La noche fue un sinfín de besos y caricias, su piel y mi piel en algunos momentos daban la sensación de ser una sola, y entre gemidos y suspiros de placer nos sorprendieron los primeros rayos de luz del día.

Nos levantamos bien pasado el mediodía y comimos algo.

Los días posteriores fueron como el primero y yo deseaba que esto no acabara nunca, pero algo en mi interior me decía que el fin estaba próximo.

-Hoy es el solsticio de verano. A medianoche tendrá lugar la ceremonia.

-¿Qué ceremonia?

-La que nos unirá para siempre.

El tono siniestro de su voz me hizo estremecer.
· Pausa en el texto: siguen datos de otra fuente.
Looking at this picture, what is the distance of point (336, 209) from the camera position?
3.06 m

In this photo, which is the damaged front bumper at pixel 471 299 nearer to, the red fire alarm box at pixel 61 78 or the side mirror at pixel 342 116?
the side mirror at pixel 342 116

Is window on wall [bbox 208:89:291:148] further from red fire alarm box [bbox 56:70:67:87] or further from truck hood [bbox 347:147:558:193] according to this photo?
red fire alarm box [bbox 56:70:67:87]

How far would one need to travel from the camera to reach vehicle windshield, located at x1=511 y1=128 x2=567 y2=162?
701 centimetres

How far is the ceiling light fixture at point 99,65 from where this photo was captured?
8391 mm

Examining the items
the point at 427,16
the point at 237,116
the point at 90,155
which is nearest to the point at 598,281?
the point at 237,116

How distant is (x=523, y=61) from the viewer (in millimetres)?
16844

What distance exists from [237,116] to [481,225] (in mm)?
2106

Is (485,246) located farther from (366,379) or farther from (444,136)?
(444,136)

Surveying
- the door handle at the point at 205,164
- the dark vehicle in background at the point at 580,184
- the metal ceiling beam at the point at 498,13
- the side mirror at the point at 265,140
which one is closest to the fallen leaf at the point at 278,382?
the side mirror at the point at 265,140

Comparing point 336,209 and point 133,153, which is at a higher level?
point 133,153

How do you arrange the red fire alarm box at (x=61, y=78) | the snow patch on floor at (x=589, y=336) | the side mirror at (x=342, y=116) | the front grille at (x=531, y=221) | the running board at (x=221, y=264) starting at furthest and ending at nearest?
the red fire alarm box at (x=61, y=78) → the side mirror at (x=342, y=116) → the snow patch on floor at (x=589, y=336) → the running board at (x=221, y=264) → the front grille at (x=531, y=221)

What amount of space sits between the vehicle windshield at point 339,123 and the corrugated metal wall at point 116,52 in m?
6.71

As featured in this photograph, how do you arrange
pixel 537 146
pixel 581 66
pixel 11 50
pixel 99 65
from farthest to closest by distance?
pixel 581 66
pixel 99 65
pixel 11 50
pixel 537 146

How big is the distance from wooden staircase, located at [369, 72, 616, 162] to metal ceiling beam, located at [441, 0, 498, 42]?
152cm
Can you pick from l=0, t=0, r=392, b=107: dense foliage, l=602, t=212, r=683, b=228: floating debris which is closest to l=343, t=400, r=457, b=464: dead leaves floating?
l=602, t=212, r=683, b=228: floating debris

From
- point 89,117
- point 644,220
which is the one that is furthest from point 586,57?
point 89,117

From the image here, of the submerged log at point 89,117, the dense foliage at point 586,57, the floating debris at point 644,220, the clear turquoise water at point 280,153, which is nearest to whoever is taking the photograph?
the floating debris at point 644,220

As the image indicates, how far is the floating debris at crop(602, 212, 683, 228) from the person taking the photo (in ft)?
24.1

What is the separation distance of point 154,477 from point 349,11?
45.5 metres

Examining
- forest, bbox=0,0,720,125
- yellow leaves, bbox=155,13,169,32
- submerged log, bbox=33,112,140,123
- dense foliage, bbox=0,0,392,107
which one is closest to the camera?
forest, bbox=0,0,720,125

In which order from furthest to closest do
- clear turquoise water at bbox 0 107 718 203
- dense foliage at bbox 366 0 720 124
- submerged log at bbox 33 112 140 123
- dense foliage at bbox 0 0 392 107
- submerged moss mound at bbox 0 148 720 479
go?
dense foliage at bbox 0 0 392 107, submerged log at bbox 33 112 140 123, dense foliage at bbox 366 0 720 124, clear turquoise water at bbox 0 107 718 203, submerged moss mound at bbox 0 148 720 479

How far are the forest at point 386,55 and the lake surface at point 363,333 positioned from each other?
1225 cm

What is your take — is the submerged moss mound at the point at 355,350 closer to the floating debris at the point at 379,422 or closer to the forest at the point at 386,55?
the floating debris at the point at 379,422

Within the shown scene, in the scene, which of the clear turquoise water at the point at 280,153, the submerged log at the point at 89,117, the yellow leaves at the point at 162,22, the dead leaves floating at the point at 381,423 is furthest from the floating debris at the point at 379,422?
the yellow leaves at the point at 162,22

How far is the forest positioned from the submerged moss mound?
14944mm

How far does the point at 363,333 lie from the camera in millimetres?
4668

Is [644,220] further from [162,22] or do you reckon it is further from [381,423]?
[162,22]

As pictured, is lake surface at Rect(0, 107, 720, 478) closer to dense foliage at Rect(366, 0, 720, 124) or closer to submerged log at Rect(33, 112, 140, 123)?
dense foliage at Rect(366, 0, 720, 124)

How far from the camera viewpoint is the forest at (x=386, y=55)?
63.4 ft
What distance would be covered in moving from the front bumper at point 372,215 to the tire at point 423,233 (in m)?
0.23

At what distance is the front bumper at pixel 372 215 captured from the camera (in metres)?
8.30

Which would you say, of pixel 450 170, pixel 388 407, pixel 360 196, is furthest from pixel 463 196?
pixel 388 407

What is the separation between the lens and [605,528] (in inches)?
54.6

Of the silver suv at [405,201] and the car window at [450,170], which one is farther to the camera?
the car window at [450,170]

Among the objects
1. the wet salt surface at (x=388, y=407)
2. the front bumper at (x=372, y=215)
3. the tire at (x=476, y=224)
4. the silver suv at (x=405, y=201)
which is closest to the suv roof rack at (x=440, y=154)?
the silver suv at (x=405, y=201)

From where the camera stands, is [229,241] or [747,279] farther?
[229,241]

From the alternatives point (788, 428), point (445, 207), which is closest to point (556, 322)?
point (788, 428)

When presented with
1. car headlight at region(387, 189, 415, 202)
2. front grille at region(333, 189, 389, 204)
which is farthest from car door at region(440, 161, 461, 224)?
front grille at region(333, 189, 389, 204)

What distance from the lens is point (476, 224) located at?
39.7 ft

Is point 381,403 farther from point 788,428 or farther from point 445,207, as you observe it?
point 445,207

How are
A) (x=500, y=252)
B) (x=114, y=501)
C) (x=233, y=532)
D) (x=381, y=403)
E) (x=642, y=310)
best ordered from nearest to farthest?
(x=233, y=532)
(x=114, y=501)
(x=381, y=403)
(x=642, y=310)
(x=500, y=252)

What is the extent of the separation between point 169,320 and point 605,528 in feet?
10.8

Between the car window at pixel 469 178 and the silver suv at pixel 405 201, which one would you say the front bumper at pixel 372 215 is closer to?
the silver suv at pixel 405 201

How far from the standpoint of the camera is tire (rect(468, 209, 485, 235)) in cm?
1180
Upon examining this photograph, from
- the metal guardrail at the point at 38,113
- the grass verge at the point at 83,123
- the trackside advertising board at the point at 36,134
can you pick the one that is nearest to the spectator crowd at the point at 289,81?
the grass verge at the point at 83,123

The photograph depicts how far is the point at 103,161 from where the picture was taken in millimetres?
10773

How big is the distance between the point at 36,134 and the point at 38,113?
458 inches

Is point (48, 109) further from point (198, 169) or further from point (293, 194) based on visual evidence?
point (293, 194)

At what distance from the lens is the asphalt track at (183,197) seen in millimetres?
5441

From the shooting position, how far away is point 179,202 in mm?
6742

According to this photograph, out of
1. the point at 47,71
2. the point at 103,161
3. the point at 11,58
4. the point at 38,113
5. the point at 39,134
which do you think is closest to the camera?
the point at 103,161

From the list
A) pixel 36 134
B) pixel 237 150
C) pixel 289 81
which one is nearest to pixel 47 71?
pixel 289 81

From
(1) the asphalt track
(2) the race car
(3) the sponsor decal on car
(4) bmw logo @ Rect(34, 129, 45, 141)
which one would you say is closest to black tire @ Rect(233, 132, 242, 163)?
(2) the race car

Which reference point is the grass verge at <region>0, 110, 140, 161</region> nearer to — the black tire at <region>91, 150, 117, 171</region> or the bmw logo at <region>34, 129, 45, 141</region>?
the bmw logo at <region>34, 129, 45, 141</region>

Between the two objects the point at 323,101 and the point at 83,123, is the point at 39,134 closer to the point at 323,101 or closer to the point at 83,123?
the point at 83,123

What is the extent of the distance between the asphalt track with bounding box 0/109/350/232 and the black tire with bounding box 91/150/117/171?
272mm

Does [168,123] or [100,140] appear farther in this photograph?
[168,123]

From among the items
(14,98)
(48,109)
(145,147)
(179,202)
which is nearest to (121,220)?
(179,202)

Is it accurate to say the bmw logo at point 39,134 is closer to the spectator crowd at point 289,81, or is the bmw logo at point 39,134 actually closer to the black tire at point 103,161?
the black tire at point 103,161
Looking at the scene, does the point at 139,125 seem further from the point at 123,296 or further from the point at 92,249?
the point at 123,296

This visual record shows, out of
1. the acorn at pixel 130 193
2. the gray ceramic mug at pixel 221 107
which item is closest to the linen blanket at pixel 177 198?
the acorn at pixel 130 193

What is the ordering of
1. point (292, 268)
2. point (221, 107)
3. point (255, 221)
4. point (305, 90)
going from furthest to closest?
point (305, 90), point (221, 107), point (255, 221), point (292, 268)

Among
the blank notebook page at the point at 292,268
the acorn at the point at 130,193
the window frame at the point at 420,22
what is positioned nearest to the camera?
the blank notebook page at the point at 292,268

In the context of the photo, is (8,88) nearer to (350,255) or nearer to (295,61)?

Poco antes de medianoche me llevó a una extraña habitación, y después de desnudarme me ató a un madero situado en su parte central.

-¿Qué vas a hacer?

-Debes ser sacrificada. Tu sangre me permitirá conservar mi juventud y el control sobre estas tierras.

-Haz lo que tengas que hacer. No me importa morir por ti. Estoy dispuesta.

Nadia tomó una daga y mientras me besaba con su filo acariciaba mi piel. El frío acero me hacía tiritar y al mismo tiempo me excitaba. Nadia y yo seríamos una por siempre.

En ese instante me cogió del pelo y puso la daga sobre mi cuello, pero una sombra de duda atravesó su mirada. En vez de matarme me liberó de mis ataduras.

-A ti no puedo matarte, te amo demasiado. Eres libre de volver con tu familia.

Las doce campanadas comenzaron a sonar y su piel, que hasta ese momento era lisa comenzó a arrugarse y las canas empezaron a aflorar en su cabello.

Por cada campanada que sonaba parecía envejecer 10 años. Yo me di la vuelta y lloré con amargura por el destino de mi amada.

Al rato me di la vuelta y vi que sólo quedaba de ella los huesos con un pellejo viejo y acartonado.

Tomé un caballo de las cuadras y me dirigí hacia mi hogar, pero al llegar encontré la aldea arrasada y sembrada de cadáveres. No quedó nadie con vida. La invasión turca se había consumado.

Desmonté y entré en la que había sido mi casa. Toda mi familia estaba muerta. Escuché un extraño ruido pero antes de que pudiera darme la vuelta recibí un golpe en la cabeza y perdí el conocimiento.